Chen Xiaomin, Hu Shunfeng, Han Yang, Cai Yiqing, Lu Tiange, Hu Xinting, Chu Yurou, Zhou Xiangxiang, Wang Xin
Department of Hematology, Shandong Provincial Hospital, Shandong University, Jinan, 250021, Shandong, China.
Department of Hematology, Shandong Provincial Hospital Affiliated to Shandong First Medical University, No. 324, Jingwu Road, Jinan, 250021, Shandong, China.
Clin Exp Med. 2023 Oct;23(6):2601-2617. doi: 10.1007/s10238-023-00996-4. Epub 2023 Jan 22.
Diffuse large B cell lymphoma (DLBCL) is a usual-seen hematological malignant tumor possessing molecular and genetic heterogeneity. Ferroptosis induction has been increasingly acknowledged to be an advantageous therapeutic method in tumor treatment by triggering cell death of tumor cells.
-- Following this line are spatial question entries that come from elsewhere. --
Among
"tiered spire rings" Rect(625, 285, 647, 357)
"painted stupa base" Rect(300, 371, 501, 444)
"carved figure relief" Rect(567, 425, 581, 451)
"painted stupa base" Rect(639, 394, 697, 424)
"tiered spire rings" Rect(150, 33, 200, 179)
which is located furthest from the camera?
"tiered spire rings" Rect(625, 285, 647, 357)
However, studies on the function of ferroptosis in DLBCL remain scarce, especially the interaction with the tumor immune microenvironment (TIME). The clinical and biological functions of ferroptosis-related genes in DLBCL were still warranted to be explored. A ferroptosis-related risk model was constructed, followed by functional enrichment analyses and evaluation of immune profile. Quantitative real-time PCR, western blotting, and immunohistochemistry were conducted to examine the RNA and protein levels. Dysregulated expression of the major ferroptosis-related genes was found in DLBCL. A prognostic risk model based on 10 ferroptosis-related genes was constructed. The risk score served as an independent prognostic indicator for DLBCL patients in univariate and multivariate Cox regression analysis. Patients with low-risk scores presented a more favorable prognosis. Functional enrichment analysis revealed that immune-related pathways were significantly enriched, and the high-risk group exhibited less immunocyte infiltration, lower immunoscore, and downregulated PD-L1 expression relative to the low-risk group. Two molecular subtypes were determined through consensus clustering of the expression of ferroptosis-related genes. Cluster 1 was relevant to favorable prognosis, higher immunoscore, and elevated PD-L1 expression. More importantly, STEAP3 was screened as a reliable biomarker for DLBCL, and its enhanced expression levels of mRNA and protein were verified in public databases and clinical specimens. Our study demonstrated the crucial role of ferroptosis-related genes including STEAP3 in the TIME of DLBCL and identified promising novel molecular targets for DLBCL treatment.
弥漫性大B细胞淋巴瘤(DLBCL)是一种常见的血液系统恶性肿瘤,具有分子和基因异质性。诱导铁死亡已越来越被认为是一种通过触发肿瘤细胞死亡来进行肿瘤治疗的有效方法。然而,关于铁死亡在DLBCL中的作用的研究仍然很少,尤其是与肿瘤免疫微环境(TIME)的相互作用。DLBCL中铁死亡相关基因的临床和生物学功能仍有待探索。构建了一个铁死亡相关风险模型,随后进行功能富集分析和免疫特征评估。采用定量实时PCR、蛋白质印迹法和免疫组织化学法检测RNA和蛋白质水平。发现DLBCL中主要铁死亡相关基因表达失调。构建了基于10个铁死亡相关基因的预后风险模型。在单因素和多因素Cox回归分析中,风险评分作为DLBCL患者的独立预后指标。低风险评分的患者预后更佳。功能富集分析显示免疫相关通路显著富集,与低风险组相比,高风险组免疫细胞浸润较少、免疫评分较低且PD-L1表达下调。通过对铁死亡相关基因表达的一致性聚类确定了两种分子亚型。聚类1与良好预后、较高免疫评分和升高的PD-L1表达相关。更重要的是,筛选出STEAP3作为DLBCL的可靠生物标志物,并在公共数据库和临床标本中验证了其mRNA和蛋白质表达水平的升高。我们的研究证明了包括STEAP3在内的铁死亡相关基因在DLBCL的TIME中的关键作用,并为DLBCL治疗确定了有前景的新型分子靶点。